Answer from the article on Susan Te Kahurangi King below:
1. At what age did a primary school teacher praise her figures?
2. In what year did Gary Panter see her works on Facebook?
3. Through what date are her drawings on view at Intuit?

> _Document extract_:

-*-*-

[ad_1]
Like many children, Susan Te Kahurangi King spent hours drawing with crayons when she was young, filling entire pages with bold lines. Unlike many children, she was identified as being an artistic prodigy early on, lauded at the age of five by a primary school teacher for her complex figures. The eldest of 12 children, King was encouraged by her parents, who provided supplies and a dedicated space to draw at home, and decades later, she has become one of today’s most celebrated draftspersons.
Born in Te Aroha, New Zealand, King, who is now 68, has produced several thousand drawings over her career, most of which was spent in relative obscurity. But that all changed when the artist Gary Panter caught wind of King’s output. In 2013, he saw some of her works, filled with cartoony pop-cultural references, on Facebook, and shared images with curator Chris Byrne, who began working with King’s family to exhibit her art around the world. It has since appeared at New York galleries like Andrew Edlin and Marlborough Contemporary, and is currently the subject of a major survey at Chicago’s Intuit: The Center for Intuitive and Outsider Art, where more than 60 drawings from 1958 to 2018 are on view through August 4.
“She’s really a master at reconfiguring objects and items from popular culture and coming up with scenes whose meanings are left to the viewer to determine,” Alison Amick, an Intuit curator who worked with Byrne to organize the show, said. “The more you look at Susan’s work, the more you can uncover.”

-*-*-

> _Dataset_:
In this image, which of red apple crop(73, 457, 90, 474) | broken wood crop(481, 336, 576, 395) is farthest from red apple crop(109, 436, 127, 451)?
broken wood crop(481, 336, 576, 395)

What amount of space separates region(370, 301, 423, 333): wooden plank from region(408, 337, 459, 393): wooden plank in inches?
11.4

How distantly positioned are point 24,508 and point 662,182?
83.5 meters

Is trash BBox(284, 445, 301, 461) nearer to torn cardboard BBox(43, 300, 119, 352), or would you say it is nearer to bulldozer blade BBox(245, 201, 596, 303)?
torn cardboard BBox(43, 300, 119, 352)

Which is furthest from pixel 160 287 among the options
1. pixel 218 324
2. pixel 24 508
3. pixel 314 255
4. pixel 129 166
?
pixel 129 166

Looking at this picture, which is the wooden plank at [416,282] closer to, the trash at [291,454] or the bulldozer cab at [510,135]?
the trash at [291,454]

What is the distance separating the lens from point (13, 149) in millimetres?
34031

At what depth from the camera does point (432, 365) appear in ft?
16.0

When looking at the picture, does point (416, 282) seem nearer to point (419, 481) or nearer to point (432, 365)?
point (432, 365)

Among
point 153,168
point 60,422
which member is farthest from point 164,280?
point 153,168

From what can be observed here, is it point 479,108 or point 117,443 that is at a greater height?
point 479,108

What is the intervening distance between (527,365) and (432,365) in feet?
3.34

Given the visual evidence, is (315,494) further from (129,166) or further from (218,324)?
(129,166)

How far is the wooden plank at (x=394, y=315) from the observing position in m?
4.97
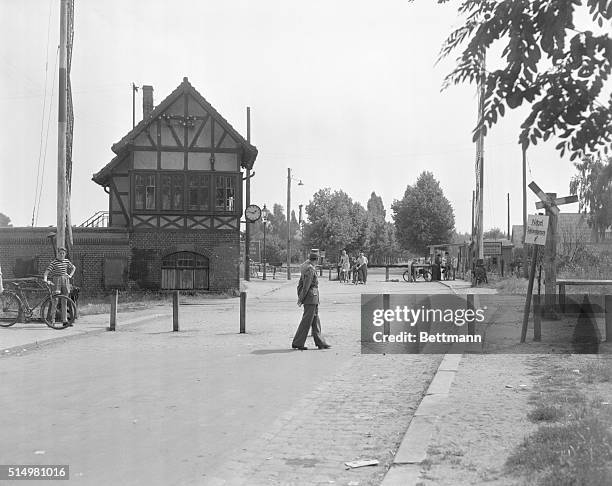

-*-*-

> _Solution to this task_:
1. Five
2. 2013
3. August 4